## Fragment do przeczytania

|---|

W 2. Niedzielę Wielkanocną czytamy Ewangelię o przyjściu Jezusa do uczniów w wieczerniku wieczorem w pierwszy dzień tygodnia, czyli w niedzielę zmartwychwstania i ponownym Jego przyjściu po ośmiu dniach (J 20,19-31). To drugie spotkanie jest skoncentrowane na relacji Tomasza do Jezusa. On bowiem nie był obecny podczas pierwszego spotkania i wobec świadectwa uczniów pozostawał z niedowierzaniem. Jezus przychodzi więc jakby specjalnie w celu zaradzeniu tego rodzaju postawie. To ukazuje potrzebę wzbudzenia w uczniach Jezusa wiary w Niego jako Zmartwychwstałego, który odpuszcza grzechy i posyła uczniów, by w świecie urzeczywistniali tę prawdę.

 

 

Gdy drzwi były zamknięte z obawy przed Żydami,

przyszedł Jezus, stanął pośrodku i rzekł do nich: «Pokój wam!» (J 20,19)

|---|

## Wyodrębnione informacje
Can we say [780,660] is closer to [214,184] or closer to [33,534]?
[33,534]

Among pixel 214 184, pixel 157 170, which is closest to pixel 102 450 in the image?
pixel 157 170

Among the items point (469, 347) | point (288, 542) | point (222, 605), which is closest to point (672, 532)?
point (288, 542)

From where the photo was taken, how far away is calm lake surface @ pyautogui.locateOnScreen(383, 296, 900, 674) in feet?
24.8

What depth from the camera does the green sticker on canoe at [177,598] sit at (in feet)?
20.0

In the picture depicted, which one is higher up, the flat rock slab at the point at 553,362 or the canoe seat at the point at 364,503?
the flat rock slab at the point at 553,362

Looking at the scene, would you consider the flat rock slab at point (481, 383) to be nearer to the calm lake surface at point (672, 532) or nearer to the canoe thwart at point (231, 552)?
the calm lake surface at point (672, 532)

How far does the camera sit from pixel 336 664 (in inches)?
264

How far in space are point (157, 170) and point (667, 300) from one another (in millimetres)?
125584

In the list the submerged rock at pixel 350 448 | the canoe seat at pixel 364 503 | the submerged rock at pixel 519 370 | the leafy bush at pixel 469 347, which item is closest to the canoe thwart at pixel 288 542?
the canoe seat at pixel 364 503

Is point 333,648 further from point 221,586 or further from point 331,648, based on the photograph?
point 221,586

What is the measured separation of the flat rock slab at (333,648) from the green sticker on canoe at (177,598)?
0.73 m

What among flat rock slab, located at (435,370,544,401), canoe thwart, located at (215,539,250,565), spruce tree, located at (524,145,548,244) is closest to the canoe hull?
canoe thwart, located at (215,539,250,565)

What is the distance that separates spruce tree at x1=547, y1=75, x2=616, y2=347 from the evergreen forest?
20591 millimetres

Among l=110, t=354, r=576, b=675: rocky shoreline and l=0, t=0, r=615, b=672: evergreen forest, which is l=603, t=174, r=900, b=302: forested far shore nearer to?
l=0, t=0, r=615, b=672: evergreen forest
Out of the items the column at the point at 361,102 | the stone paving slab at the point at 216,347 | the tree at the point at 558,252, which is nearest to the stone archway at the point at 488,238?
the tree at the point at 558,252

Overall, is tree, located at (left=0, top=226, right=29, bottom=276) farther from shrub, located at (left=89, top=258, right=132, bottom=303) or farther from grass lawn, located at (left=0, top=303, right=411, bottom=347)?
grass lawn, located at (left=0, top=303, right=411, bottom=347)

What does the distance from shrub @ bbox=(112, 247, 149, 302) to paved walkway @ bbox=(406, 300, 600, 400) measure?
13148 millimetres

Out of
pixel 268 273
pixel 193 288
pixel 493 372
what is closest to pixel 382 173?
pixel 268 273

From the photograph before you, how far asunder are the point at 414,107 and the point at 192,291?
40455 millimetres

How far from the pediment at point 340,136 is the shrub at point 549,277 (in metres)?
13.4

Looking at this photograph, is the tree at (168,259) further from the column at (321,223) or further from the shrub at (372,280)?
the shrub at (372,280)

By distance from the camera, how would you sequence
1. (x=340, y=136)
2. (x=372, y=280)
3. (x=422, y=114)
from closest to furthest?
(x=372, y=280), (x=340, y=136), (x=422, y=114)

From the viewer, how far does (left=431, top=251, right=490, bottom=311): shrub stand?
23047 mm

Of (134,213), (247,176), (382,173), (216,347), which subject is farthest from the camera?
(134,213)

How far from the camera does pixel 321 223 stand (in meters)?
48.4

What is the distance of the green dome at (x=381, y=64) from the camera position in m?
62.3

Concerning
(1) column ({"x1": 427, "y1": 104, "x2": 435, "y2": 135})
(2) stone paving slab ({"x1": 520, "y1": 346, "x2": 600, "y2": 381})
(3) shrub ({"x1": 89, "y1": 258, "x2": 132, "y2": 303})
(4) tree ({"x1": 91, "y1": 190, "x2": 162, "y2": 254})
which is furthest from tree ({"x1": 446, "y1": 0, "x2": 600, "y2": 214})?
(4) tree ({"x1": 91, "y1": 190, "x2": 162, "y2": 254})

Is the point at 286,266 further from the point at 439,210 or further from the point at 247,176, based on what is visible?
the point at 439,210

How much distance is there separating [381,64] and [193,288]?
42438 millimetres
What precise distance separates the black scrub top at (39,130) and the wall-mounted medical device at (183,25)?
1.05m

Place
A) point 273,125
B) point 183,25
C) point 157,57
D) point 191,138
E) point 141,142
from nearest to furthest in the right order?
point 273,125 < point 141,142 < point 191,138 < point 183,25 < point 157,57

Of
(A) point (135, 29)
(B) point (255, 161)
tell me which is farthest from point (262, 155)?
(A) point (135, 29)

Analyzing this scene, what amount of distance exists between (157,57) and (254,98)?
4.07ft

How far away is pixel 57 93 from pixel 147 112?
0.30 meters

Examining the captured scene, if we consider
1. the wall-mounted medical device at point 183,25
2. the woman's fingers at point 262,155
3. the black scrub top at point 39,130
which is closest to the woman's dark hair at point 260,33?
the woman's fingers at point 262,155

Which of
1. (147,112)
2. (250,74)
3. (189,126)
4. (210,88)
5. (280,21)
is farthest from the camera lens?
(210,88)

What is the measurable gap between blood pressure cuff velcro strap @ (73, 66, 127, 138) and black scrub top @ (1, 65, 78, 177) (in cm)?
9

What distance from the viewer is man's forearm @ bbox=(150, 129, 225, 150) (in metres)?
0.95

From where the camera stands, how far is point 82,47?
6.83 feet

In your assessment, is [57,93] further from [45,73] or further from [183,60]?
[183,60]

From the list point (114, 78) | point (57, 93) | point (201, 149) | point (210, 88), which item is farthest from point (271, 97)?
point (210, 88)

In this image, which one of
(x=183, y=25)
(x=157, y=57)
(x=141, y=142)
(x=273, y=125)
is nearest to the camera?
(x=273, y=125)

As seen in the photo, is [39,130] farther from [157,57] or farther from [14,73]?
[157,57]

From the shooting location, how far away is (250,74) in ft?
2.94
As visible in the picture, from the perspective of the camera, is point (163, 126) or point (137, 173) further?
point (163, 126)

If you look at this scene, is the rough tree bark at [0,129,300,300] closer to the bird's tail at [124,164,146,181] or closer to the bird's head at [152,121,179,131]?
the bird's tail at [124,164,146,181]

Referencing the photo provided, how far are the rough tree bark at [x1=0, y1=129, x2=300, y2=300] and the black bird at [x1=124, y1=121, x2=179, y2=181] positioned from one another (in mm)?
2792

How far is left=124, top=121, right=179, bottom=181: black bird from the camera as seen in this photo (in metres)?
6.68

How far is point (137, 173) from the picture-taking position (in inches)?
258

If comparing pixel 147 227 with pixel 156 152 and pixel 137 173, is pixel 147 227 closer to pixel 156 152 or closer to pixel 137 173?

|---|

## Polecenia
A - Odtwórz dokładnie część tekstu o spotkaniach Jezusa z uczniami, która zaczyna się od słów zawierających „W 2. Niedzielę”, a kończy na „urzeczywistniali tę prawdę.”.
B - Wypisz dokładnie z rekordów fragment od linii zawierającej „In the list” do linii zawierającej „20591 millimetres”, łącznie z obiema tymi liniami.

## Udzielone odpowiedzi
A -
W 2. Niedzielę Wielkanocną czytamy Ewangelię o przyjściu Jezusa do uczniów w wieczerniku wieczorem w pierwszy dzień tygodnia, czyli w niedzielę zmartwychwstania i ponownym Jego przyjściu po ośmiu dniach (J 20,19-31). To drugie spotkanie jest skoncentrowane na relacji Tomasza do Jezusa. On bowiem nie był obecny podczas pierwszego spotkania i wobec świadectwa uczniów pozostawał z niedowierzaniem. Jezus przychodzi więc jakby specjalnie w celu zaradzeniu tego rodzaju postawie. To ukazuje potrzebę wzbudzenia w uczniach Jezusa wiary w Niego jako Zmartwychwstałego, który odpuszcza grzechy i posyła uczniów, by w świecie urzeczywistniali tę prawdę.

B -
In the list the submerged rock at pixel 350 448 | the canoe seat at pixel 364 503 | the submerged rock at pixel 519 370 | the leafy bush at pixel 469 347, which item is closest to the canoe thwart at pixel 288 542?
the canoe seat at pixel 364 503

Is point 333,648 further from point 221,586 or further from point 331,648, based on the photograph?
point 221,586

What is the measured separation of the flat rock slab at (333,648) from the green sticker on canoe at (177,598)?
0.73 m

What among flat rock slab, located at (435,370,544,401), canoe thwart, located at (215,539,250,565), spruce tree, located at (524,145,548,244) is closest to the canoe hull?
canoe thwart, located at (215,539,250,565)

What is the distance that separates spruce tree at x1=547, y1=75, x2=616, y2=347 from the evergreen forest?
20591 millimetres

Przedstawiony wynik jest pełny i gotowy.